Mesrine – Killer Instinct

                The first part of a two-part dramatised biopic about Jacques Mesrine. Mesrine, on the evidence of this film, had a tumultuous career in criminal activity that he sometimes justified as being politically motivated. The period covered here ranges from the 50s to the 70s, and follows Mesrine from, briefly, the French Algerian war and his return to France, and on to Canada and the U.S.A. Although much is based on Mesrine’s own account, incidental facts about Mesrine, what he said to an accomplice after such and such a job, for example, are not necessarily true, and a dislcaimer to this effect prefaces the screenplay. In particular, we could easily believe that there is some self-serving going on, albeit not enough to suggest that Mesrine is a “nice guy” beneath it all.

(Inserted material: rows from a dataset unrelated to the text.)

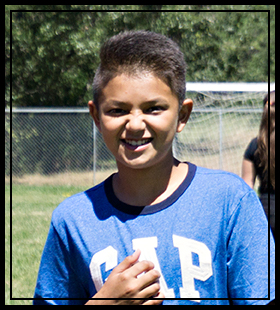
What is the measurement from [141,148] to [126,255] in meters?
0.40

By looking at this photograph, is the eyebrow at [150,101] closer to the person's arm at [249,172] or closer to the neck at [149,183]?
the neck at [149,183]

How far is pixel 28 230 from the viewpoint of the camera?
8391 mm

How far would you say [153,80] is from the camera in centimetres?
155

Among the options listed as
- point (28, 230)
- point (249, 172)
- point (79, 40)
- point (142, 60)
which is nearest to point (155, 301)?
point (142, 60)

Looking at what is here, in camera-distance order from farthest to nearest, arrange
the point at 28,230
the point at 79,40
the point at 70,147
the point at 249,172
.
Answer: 1. the point at 79,40
2. the point at 70,147
3. the point at 28,230
4. the point at 249,172

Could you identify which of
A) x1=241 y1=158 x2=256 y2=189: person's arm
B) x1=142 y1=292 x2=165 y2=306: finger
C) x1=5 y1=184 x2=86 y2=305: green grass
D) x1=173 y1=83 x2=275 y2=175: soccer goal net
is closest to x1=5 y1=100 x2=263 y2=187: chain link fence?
x1=173 y1=83 x2=275 y2=175: soccer goal net

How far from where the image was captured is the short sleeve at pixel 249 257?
1495 millimetres

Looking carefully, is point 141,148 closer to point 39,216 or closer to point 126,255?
point 126,255

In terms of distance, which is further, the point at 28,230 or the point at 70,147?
the point at 70,147

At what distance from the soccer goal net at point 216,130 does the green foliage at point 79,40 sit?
A: 8.72 feet

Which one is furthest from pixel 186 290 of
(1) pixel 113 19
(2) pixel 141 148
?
(1) pixel 113 19

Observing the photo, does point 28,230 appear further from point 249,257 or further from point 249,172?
point 249,257

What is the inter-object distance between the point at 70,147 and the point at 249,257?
37.4ft

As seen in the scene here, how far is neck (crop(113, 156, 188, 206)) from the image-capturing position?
1.64 metres
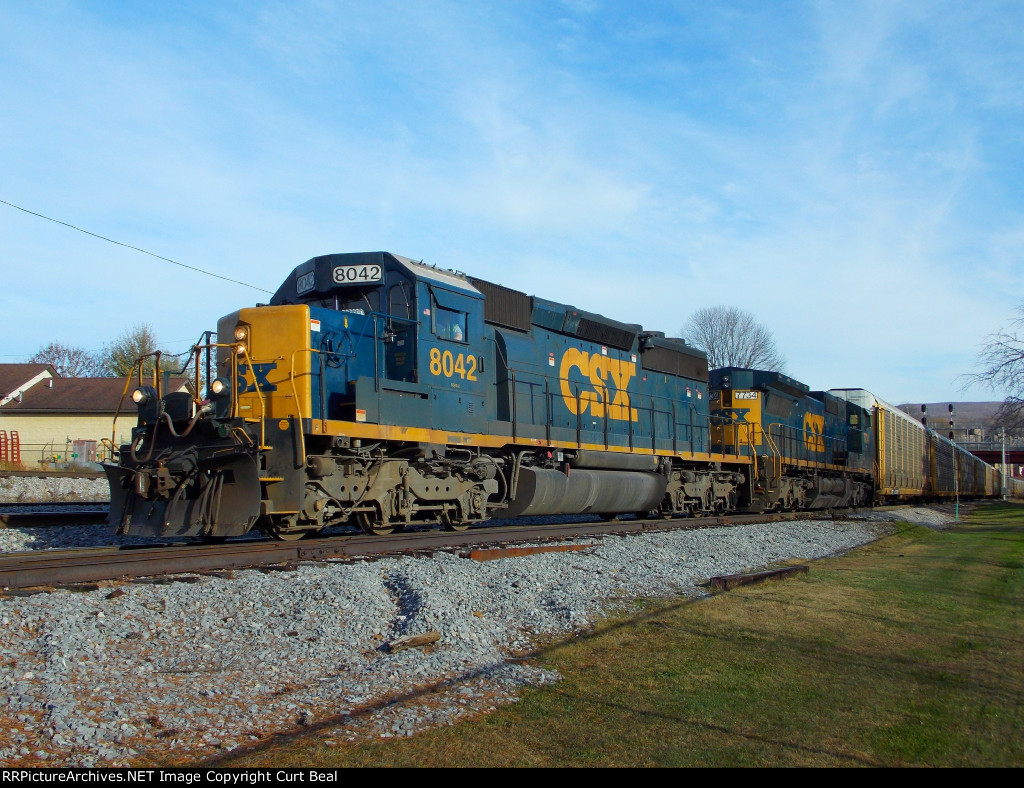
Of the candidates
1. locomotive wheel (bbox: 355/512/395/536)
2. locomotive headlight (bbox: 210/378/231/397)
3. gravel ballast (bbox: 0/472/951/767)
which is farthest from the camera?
locomotive wheel (bbox: 355/512/395/536)

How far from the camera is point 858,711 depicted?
4.07 meters

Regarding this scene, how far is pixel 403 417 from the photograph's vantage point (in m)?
9.83

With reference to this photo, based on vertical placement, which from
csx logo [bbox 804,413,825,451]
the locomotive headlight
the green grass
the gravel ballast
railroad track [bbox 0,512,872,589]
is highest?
the locomotive headlight

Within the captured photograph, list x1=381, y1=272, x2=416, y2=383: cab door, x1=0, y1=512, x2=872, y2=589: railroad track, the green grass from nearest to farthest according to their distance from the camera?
the green grass → x1=0, y1=512, x2=872, y2=589: railroad track → x1=381, y1=272, x2=416, y2=383: cab door

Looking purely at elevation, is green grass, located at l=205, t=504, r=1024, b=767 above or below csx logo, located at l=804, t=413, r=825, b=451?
below

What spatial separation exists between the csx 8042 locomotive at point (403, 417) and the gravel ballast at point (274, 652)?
168 centimetres

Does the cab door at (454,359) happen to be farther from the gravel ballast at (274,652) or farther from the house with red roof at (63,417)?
the house with red roof at (63,417)

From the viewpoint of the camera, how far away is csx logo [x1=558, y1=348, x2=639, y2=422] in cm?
1384

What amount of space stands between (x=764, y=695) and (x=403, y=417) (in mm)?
6275

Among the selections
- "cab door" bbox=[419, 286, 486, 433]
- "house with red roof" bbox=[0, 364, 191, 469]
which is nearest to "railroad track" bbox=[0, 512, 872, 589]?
"cab door" bbox=[419, 286, 486, 433]

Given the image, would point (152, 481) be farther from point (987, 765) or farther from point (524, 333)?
point (987, 765)

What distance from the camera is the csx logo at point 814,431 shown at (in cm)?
2311

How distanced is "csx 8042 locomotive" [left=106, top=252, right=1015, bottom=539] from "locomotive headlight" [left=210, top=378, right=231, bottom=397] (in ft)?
0.09

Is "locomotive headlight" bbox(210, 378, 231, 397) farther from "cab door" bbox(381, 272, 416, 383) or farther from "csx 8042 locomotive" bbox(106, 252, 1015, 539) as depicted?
"cab door" bbox(381, 272, 416, 383)
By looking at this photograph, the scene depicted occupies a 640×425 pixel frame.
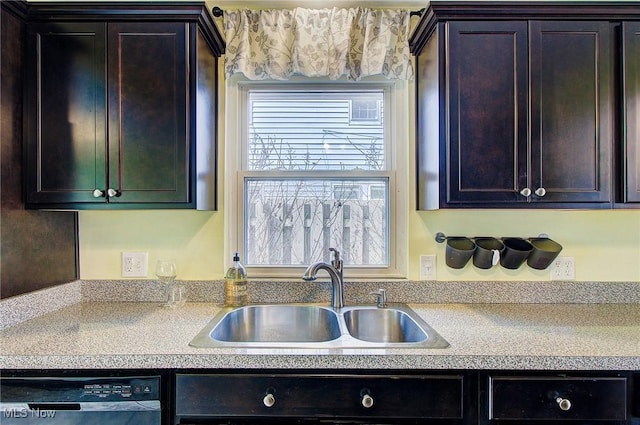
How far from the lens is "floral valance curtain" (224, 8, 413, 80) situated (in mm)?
1698

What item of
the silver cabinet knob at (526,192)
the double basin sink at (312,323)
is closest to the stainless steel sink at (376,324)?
the double basin sink at (312,323)

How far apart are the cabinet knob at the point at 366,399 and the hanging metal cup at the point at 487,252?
0.95 metres

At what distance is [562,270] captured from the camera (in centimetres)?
176

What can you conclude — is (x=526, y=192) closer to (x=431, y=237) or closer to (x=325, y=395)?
(x=431, y=237)

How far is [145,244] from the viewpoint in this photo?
180 centimetres

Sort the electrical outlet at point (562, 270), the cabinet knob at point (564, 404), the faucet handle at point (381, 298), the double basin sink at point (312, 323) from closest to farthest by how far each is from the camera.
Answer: the cabinet knob at point (564, 404), the double basin sink at point (312, 323), the faucet handle at point (381, 298), the electrical outlet at point (562, 270)

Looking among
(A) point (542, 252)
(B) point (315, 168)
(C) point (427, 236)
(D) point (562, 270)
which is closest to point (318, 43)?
(B) point (315, 168)

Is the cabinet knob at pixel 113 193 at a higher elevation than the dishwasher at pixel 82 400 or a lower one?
higher

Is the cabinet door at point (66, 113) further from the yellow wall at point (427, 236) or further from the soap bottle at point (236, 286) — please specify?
the soap bottle at point (236, 286)

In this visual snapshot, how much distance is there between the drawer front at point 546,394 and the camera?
111cm

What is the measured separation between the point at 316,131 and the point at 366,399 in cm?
129

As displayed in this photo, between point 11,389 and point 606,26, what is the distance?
2.58 metres

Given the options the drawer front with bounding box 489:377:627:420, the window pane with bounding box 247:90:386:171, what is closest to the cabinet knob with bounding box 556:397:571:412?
the drawer front with bounding box 489:377:627:420

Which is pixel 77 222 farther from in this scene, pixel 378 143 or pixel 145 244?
pixel 378 143
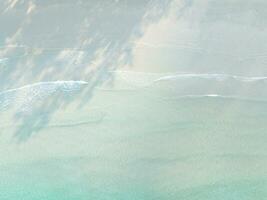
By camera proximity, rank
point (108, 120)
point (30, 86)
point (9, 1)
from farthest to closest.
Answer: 1. point (9, 1)
2. point (30, 86)
3. point (108, 120)

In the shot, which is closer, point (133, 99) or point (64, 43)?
point (133, 99)

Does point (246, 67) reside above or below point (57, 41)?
below

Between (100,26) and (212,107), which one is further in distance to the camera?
(100,26)

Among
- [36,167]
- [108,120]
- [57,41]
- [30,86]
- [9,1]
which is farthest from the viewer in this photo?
[9,1]

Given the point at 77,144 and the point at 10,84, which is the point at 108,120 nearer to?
the point at 77,144

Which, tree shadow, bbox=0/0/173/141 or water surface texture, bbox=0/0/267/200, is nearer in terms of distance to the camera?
water surface texture, bbox=0/0/267/200

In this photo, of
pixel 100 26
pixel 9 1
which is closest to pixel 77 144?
pixel 100 26

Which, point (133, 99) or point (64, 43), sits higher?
point (64, 43)

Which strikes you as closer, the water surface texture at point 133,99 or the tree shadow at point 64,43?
the water surface texture at point 133,99
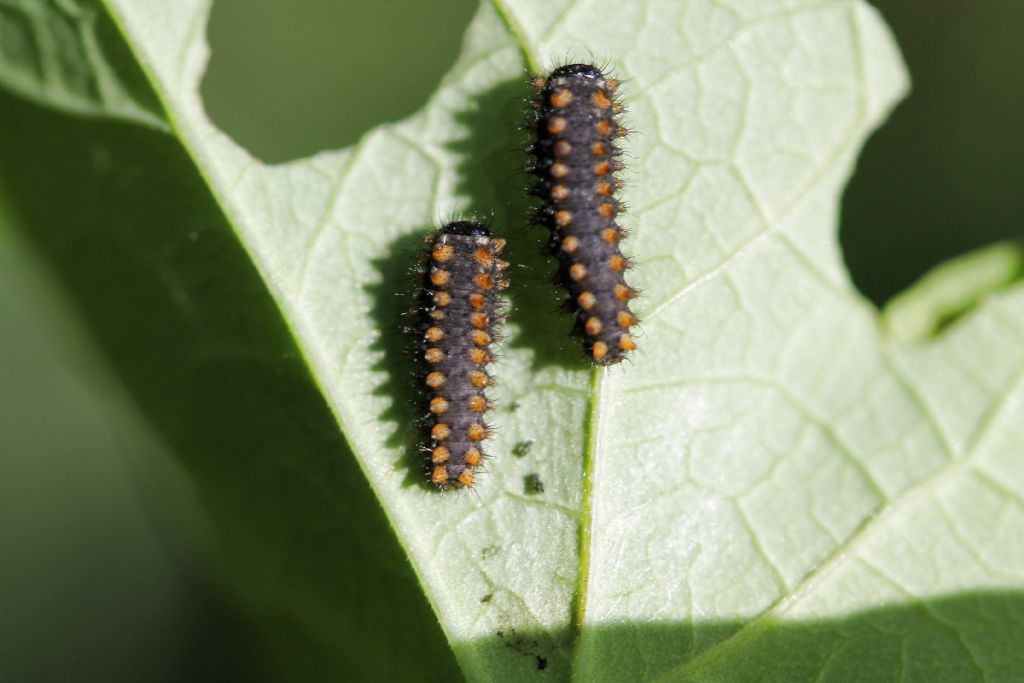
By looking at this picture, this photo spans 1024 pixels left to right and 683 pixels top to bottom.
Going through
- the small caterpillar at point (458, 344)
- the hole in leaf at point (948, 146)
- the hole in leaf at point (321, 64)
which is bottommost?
the hole in leaf at point (948, 146)

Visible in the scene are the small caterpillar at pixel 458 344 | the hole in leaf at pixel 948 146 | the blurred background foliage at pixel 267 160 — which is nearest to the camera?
the small caterpillar at pixel 458 344

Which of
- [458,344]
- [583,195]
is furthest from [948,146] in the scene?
[458,344]

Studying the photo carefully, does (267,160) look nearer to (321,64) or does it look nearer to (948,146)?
(321,64)

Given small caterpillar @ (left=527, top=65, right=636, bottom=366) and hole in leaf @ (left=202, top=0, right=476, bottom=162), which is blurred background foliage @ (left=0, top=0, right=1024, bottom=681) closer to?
hole in leaf @ (left=202, top=0, right=476, bottom=162)

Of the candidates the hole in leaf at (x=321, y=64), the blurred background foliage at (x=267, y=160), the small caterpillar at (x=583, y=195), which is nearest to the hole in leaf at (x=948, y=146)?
the blurred background foliage at (x=267, y=160)

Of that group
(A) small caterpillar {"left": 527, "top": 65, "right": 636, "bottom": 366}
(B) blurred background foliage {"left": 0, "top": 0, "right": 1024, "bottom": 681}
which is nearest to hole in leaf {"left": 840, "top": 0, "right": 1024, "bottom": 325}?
(B) blurred background foliage {"left": 0, "top": 0, "right": 1024, "bottom": 681}

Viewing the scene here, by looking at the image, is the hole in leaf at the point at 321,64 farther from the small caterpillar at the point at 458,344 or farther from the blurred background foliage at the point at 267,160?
the small caterpillar at the point at 458,344

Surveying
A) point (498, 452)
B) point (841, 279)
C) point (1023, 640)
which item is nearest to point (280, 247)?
point (498, 452)
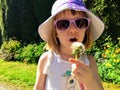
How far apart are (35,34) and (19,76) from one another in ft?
17.4

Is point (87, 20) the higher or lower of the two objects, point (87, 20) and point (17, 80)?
the higher

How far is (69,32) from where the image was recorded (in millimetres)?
2695

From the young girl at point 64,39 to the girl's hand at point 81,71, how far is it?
0.24 meters

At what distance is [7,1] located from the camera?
54.4 feet

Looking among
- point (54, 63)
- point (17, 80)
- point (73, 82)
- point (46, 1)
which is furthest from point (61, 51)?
point (46, 1)

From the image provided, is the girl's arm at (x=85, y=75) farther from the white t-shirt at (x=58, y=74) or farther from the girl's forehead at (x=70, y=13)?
the girl's forehead at (x=70, y=13)

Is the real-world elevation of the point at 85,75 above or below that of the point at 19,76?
above

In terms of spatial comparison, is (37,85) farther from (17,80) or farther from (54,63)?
(17,80)

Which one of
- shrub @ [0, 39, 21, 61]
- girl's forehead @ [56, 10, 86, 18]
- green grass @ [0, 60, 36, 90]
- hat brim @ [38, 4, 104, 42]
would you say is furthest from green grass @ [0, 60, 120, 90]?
girl's forehead @ [56, 10, 86, 18]

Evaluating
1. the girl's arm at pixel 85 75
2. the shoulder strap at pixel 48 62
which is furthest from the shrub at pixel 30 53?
the girl's arm at pixel 85 75

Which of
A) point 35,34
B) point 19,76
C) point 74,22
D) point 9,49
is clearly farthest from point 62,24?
point 35,34

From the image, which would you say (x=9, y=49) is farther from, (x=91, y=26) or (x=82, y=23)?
(x=82, y=23)

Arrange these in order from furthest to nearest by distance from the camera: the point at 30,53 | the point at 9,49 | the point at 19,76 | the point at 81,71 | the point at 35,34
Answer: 1. the point at 35,34
2. the point at 9,49
3. the point at 30,53
4. the point at 19,76
5. the point at 81,71

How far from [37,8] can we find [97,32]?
43.8 ft
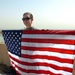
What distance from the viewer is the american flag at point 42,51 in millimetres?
4891

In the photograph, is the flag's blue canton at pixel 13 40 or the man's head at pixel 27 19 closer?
the flag's blue canton at pixel 13 40

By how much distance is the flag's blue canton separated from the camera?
5.62m

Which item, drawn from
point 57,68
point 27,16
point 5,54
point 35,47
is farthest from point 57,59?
point 5,54

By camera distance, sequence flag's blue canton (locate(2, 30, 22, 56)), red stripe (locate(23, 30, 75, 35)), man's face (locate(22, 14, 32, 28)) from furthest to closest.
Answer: man's face (locate(22, 14, 32, 28)) → flag's blue canton (locate(2, 30, 22, 56)) → red stripe (locate(23, 30, 75, 35))

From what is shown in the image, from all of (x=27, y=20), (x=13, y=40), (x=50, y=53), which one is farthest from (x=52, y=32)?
(x=13, y=40)

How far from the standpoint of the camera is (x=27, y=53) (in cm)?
545

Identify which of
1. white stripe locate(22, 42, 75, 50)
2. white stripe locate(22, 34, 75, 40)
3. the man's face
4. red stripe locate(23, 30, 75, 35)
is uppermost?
the man's face

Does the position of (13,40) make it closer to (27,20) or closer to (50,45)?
(27,20)

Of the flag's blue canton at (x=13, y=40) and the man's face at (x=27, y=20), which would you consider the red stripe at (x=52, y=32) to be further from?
the man's face at (x=27, y=20)

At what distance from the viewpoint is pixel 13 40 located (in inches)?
227

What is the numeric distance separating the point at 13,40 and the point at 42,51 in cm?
82

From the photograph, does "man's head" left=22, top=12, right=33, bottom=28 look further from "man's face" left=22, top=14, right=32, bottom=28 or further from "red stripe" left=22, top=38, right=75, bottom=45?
"red stripe" left=22, top=38, right=75, bottom=45

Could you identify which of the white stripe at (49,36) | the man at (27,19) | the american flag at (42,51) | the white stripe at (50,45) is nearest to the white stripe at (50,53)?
the american flag at (42,51)

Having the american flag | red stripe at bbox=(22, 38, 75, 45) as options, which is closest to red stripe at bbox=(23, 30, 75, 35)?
the american flag
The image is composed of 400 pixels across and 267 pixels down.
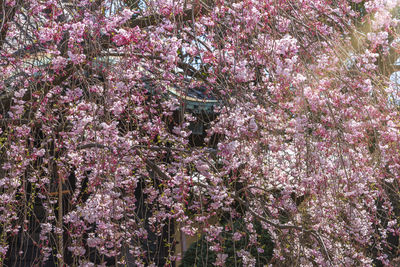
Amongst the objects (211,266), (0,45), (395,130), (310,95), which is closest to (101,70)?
(0,45)

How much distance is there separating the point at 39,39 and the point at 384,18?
2287mm

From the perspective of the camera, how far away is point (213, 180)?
3.04 metres

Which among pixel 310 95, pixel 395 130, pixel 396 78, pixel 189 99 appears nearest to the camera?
pixel 310 95

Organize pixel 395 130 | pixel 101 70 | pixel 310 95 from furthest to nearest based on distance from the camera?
pixel 101 70 < pixel 395 130 < pixel 310 95

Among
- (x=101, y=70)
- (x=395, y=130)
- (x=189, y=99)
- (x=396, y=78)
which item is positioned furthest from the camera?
(x=189, y=99)

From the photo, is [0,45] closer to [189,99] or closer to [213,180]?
[213,180]

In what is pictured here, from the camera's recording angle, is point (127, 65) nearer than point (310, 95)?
No

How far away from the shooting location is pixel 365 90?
9.43 feet

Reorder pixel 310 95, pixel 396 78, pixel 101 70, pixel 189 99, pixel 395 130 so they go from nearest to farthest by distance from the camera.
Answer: pixel 310 95, pixel 395 130, pixel 101 70, pixel 396 78, pixel 189 99

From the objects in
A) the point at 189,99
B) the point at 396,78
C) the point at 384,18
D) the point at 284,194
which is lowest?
the point at 284,194

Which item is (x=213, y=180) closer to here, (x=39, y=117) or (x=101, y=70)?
(x=101, y=70)

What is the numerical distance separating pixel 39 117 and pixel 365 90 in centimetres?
222

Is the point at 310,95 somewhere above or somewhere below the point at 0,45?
below

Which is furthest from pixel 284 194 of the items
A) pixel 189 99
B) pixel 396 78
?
pixel 189 99
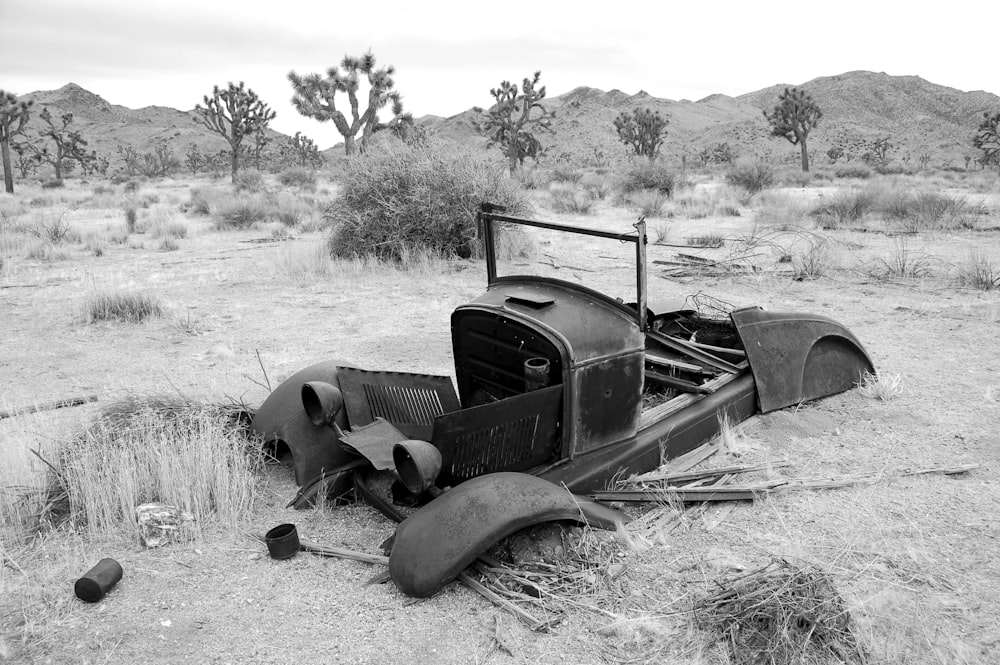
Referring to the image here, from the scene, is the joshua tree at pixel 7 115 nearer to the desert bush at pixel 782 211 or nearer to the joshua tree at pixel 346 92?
the joshua tree at pixel 346 92

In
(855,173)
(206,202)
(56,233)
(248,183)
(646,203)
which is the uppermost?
(248,183)

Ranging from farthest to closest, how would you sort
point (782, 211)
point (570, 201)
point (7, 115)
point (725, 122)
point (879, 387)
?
1. point (725, 122)
2. point (7, 115)
3. point (570, 201)
4. point (782, 211)
5. point (879, 387)

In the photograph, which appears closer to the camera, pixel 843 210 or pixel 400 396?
pixel 400 396

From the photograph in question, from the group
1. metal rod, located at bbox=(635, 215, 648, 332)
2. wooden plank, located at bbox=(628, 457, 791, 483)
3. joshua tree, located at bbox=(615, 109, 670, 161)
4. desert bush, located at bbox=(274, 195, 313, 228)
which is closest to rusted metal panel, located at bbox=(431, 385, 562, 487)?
metal rod, located at bbox=(635, 215, 648, 332)

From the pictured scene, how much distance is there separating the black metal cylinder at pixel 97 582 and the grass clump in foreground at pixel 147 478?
47cm

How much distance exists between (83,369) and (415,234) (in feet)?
20.7

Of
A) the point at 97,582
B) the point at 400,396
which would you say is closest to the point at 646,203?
the point at 400,396

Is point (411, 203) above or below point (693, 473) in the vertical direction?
above

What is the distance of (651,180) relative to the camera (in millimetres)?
23125

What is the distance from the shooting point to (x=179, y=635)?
9.61 feet

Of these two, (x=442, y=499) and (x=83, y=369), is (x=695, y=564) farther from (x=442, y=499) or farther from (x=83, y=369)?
(x=83, y=369)

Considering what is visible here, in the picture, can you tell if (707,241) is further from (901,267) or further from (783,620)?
(783,620)

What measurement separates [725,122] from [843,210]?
240 feet

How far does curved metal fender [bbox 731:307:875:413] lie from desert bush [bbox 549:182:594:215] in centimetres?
1361
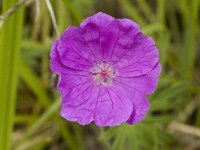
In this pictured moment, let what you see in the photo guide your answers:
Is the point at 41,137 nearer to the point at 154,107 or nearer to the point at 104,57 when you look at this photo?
the point at 154,107

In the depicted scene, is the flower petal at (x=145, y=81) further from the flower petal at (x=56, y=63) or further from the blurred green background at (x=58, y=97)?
the blurred green background at (x=58, y=97)

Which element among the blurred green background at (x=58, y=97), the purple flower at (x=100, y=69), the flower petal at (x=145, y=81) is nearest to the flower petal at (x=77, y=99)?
the purple flower at (x=100, y=69)

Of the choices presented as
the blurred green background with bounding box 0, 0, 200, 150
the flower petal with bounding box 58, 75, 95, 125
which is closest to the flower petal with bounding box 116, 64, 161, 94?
the flower petal with bounding box 58, 75, 95, 125

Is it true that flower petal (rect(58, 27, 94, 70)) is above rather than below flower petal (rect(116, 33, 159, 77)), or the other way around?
above

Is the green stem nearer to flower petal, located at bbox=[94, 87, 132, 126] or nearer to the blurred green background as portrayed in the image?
the blurred green background

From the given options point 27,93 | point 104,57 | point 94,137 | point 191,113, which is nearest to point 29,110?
point 27,93

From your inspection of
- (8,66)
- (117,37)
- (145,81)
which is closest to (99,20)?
(117,37)

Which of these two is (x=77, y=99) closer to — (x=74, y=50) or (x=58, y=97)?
(x=74, y=50)
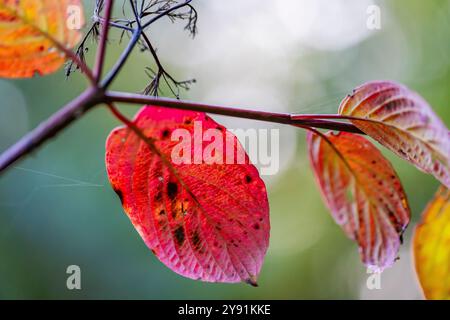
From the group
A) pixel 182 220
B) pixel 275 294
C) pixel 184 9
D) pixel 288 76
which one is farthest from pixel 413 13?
pixel 182 220

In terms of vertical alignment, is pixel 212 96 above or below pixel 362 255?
above

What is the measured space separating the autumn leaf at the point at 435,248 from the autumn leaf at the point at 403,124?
9cm

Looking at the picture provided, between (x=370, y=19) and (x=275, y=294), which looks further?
(x=275, y=294)

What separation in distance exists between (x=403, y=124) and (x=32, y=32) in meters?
0.28

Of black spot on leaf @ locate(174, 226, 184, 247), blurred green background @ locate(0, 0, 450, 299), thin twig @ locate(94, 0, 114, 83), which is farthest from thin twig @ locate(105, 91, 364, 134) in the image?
blurred green background @ locate(0, 0, 450, 299)

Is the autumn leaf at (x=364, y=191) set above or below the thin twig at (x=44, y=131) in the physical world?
below

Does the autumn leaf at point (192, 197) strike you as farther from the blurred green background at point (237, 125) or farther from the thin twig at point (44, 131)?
the blurred green background at point (237, 125)

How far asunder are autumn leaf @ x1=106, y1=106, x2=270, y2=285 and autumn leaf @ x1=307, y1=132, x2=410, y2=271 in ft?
0.31

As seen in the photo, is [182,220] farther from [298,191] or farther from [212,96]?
[298,191]

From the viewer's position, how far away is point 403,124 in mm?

                There is little interpretation or meditation on Mesrine’s character and its formative influences. For example, he is shown to have had a duty as a kind of executioner in the French-Algerian conflict, but we aren’t told how he got that position, whether he sought it, or whether it was thrust upon him. So, is this film about Mesrine, or is it a dramatic film first and foremost? Certainly, the presentational style ramps up the drama, with the result that an air of uneasy foreboding is the dominating mood and, thanks in no small amount to the pulsing incidental music, we follow Mesrine through the planning and execution of his various escapades pitched reasonably near to the edge of our seats.

                Times being what they were there is a refreshing absence of convoluted paper trails, wire taps, GPS trackers, and similar technically-oriented crimefighting  tools that have featured prominently in some recent crime movies. In Mesrine’s, simpler, time, it is suggested, a sense of derring do, a quick wit and a pistol (or unarmed, as was the case for one of his first accomplices), could get you far in the underworld. These things could get you out of prison, for example, and back in the business of  liberating the treasures that the wealthy kept, either under their mattresses, or in banks that had neither panic buttons nor security guards. Vincent Cassel fills out the burly hoodlum persona and Mesrine comes across as principally an action-man, a “live in the moment” type, but Cassel also conveys a sense of the cynical egotism that Mesrine might have accessed to justify his actions to himself.

                In addition to the novelty of the context and the setting, a criminal story in mid 20th century France and Canada is not something you come across every day, the film has strong technical elements that help to keep our interest. Principal among these were the way in which shots of the actors were varied between close-ups and full-length shots. A prison-yard sequence is handled well, we are quickly familiarised with the prison’s scale and boundaries through well-selected establishing shots. We are left with a teaser encouraging us to seek out the sequel, Mesrine – Public Enemy Number One, and I will.